● **PROVIDED RECORDS**:

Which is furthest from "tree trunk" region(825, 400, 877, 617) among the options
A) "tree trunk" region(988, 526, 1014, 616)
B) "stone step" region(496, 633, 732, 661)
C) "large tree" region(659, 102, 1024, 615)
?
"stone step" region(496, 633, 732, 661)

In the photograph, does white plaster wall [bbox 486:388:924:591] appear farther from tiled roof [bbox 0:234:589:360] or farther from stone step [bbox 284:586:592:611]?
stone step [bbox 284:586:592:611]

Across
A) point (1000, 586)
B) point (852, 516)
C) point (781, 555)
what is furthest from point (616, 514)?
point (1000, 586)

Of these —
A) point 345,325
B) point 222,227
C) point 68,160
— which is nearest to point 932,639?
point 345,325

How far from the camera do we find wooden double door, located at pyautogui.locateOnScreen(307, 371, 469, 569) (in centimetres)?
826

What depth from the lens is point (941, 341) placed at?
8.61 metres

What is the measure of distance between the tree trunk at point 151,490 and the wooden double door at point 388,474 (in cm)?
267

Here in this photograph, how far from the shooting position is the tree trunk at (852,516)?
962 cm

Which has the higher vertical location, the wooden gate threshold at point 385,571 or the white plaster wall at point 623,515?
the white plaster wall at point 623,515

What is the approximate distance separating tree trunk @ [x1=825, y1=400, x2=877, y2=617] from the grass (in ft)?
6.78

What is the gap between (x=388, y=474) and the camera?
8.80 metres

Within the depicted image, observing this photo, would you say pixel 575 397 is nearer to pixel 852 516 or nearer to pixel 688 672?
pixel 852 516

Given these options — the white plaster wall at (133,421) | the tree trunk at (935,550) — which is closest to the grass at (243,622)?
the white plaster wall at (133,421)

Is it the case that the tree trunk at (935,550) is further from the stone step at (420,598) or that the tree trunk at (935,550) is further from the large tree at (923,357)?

● **SHORT TASK**: Copy every item above, putting "arched entrance door" wherever "wooden double door" appears and changing nothing else.

● **TASK RESPONSE**:
Which is furthest from "tree trunk" region(825, 400, 877, 617) among the options
A) "tree trunk" region(988, 526, 1014, 616)
B) "stone step" region(496, 633, 732, 661)
C) "large tree" region(659, 102, 1024, 615)
?
"stone step" region(496, 633, 732, 661)

In the photograph, does white plaster wall [bbox 486:388:924:591] appear farther from tiled roof [bbox 0:234:589:360] or farther from stone step [bbox 284:586:592:611]?
stone step [bbox 284:586:592:611]

Across
A) point (1000, 586)
B) point (852, 516)
C) point (781, 555)
what is furthest from point (616, 514)?
point (1000, 586)

Of these —
A) point 345,325
B) point 222,227
C) point 68,160
— which is nearest to point 932,639?
point 345,325

How far from the camera do we find arched entrance door, located at pyautogui.locateOnScreen(307, 371, 469, 569) (in centimetres)?
826

What depth from the lens is point (941, 341) placed at?
8.61 metres

What is the measure of distance between the tree trunk at point 151,490 and the arched entrance door at point 388,474 (in cm)?
267

Here in this photograph, how far from the shooting position is the tree trunk at (852,516)?
962 cm

Which has the higher vertical location, the wooden gate threshold at point 385,571 or the white plaster wall at point 623,515?
the white plaster wall at point 623,515

What is the approximate distance separating tree trunk @ [x1=825, y1=400, x2=877, y2=617] from the grass (in ft)?
6.78

What is the gap between (x=388, y=474) and the camera?
8.80 metres

Within the depicted image, observing this photo, would you say pixel 575 397 is nearer to pixel 852 516 or nearer to pixel 688 672?
pixel 852 516

Given these options — the white plaster wall at (133,421) | the tree trunk at (935,550) — which is closest to the grass at (243,622)?
the white plaster wall at (133,421)

Is it the case that the tree trunk at (935,550) is further from the stone step at (420,598) or that the tree trunk at (935,550) is further from the large tree at (923,357)?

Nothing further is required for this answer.